- **What to do**
Starting at the line that contains "In this scene, which", copy each line through the final one exactly as written.
— Begin Supplied material —
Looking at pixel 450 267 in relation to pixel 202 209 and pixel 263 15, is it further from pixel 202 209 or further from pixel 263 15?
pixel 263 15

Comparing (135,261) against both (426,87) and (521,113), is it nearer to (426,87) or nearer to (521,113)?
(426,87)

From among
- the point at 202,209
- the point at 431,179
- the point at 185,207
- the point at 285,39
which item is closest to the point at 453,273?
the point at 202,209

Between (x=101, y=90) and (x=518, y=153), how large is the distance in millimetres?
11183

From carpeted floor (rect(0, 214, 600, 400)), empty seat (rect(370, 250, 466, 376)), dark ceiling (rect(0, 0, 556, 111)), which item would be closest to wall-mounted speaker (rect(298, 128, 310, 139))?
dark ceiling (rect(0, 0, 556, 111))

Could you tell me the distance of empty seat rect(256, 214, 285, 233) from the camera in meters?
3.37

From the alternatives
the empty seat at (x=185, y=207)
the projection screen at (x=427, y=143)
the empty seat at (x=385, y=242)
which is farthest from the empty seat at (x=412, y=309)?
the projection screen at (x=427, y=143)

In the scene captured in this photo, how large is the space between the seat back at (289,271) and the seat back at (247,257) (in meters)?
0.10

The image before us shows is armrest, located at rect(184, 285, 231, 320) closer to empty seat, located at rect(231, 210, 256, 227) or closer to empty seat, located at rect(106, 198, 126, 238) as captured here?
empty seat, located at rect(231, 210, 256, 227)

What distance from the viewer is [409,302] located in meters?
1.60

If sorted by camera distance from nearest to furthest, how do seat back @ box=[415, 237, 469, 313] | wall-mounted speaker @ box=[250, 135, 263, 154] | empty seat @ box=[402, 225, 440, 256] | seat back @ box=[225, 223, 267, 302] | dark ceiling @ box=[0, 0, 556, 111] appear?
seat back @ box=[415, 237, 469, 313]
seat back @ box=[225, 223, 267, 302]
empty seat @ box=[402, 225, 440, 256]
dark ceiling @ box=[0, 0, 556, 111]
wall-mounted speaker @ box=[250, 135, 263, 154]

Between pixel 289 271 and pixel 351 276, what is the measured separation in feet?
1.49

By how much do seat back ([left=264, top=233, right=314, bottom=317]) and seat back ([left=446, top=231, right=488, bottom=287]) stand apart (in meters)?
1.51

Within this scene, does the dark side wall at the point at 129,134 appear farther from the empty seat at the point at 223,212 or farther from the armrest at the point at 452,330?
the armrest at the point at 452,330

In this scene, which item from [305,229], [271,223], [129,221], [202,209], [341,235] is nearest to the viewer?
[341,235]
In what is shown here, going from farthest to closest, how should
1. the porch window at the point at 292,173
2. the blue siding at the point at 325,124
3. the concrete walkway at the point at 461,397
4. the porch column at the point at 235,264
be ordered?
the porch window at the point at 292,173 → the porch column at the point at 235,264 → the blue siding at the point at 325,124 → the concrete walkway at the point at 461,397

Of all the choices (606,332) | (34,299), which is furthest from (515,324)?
— End Supplied material —
- **Result below**
In this scene, which item from [305,229], [271,223], [129,221], [202,209], [341,235] is nearest to the viewer?
[341,235]
In what is shown here, going from farthest to closest, how should
1. the porch window at the point at 292,173
2. the blue siding at the point at 325,124
3. the concrete walkway at the point at 461,397
4. the porch column at the point at 235,264
be ordered?
the porch window at the point at 292,173 → the porch column at the point at 235,264 → the blue siding at the point at 325,124 → the concrete walkway at the point at 461,397

Of all the choices (606,332) | (34,299), which is furthest from (515,324)?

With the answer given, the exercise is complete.